Even the inscription of the feet of Lord Bisnu was found here, so this place is also called as Bishnu Padukasthan. Previously, as Shirsthan and Nabhisthan, there used to be flame over water. However, a flame house is located here. On 2028 BS, a flood on Paduka bridge vandalized flame. On the bank, all the inscriptions, Statues, Pillars and other historical ruins. Some believe, this place has a source of Kerosene. Yogi Naraharinath published in his studies that there were more than 108 values.

== Temple area ==
The background occupies Shiva, Bhairav, Gorakhnath, Buddha, Jain, Lakshminarayan, Ganesha, Machindranath, Shivaling are vandalized and unfulfilled. On the Naval of flame house there is auto flame. This area covers a worn hospice. Nearby it there is a tree of antique bead Rudraksha. Padukasthan is a wide library for the studies of early Khas Empire. Stone inscriptions of Shak Sambat 1136 and 1162 could be found here. Deval pillars of Khas king Sawn Karki Sauka Kakaryani written are located here.

== Major Festivals ==
In this temple the pilgrims and saints over here makes regular worship. On the first Tuesday of Jestha month and Bijayadashmi bhairaj is enlightened by holy flame lamp. Rice pudding (khir) is offered during Shrawan month to Lord Shiva.

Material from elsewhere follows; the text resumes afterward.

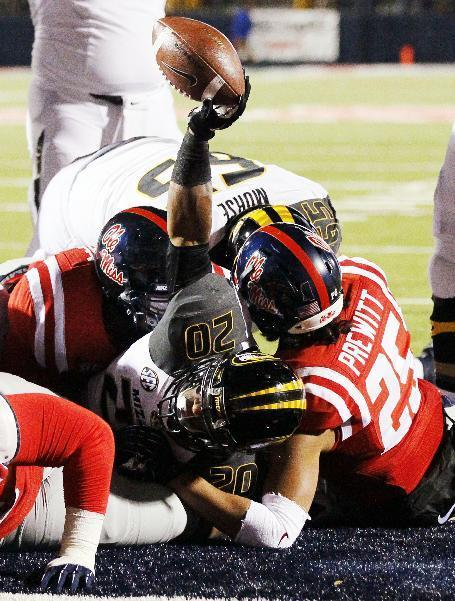 Missouri running back Henry Josey (20) holds the ball in the air after scoring a first quarter touchdown over Mississippi defensive back Cody Prewitt (25) during an NCAA college football game Saturday, Nov. 23, 2013, in Oxford, Miss. (AP Photo/Rogelio V. Solis)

Similarly, on the day of Ghatasthapana, the first day of Dashain, holy flame is lightened to produce holy smoke. Every year, a new chariot is replaced during Maghe Purnima.

This place is highly dedicated for Shivaratri. At 2043 BS, this place was vandalized, as reconstructed in 2045. Again with the help of former Dailekh DDC, all the historical structures were rebuilt.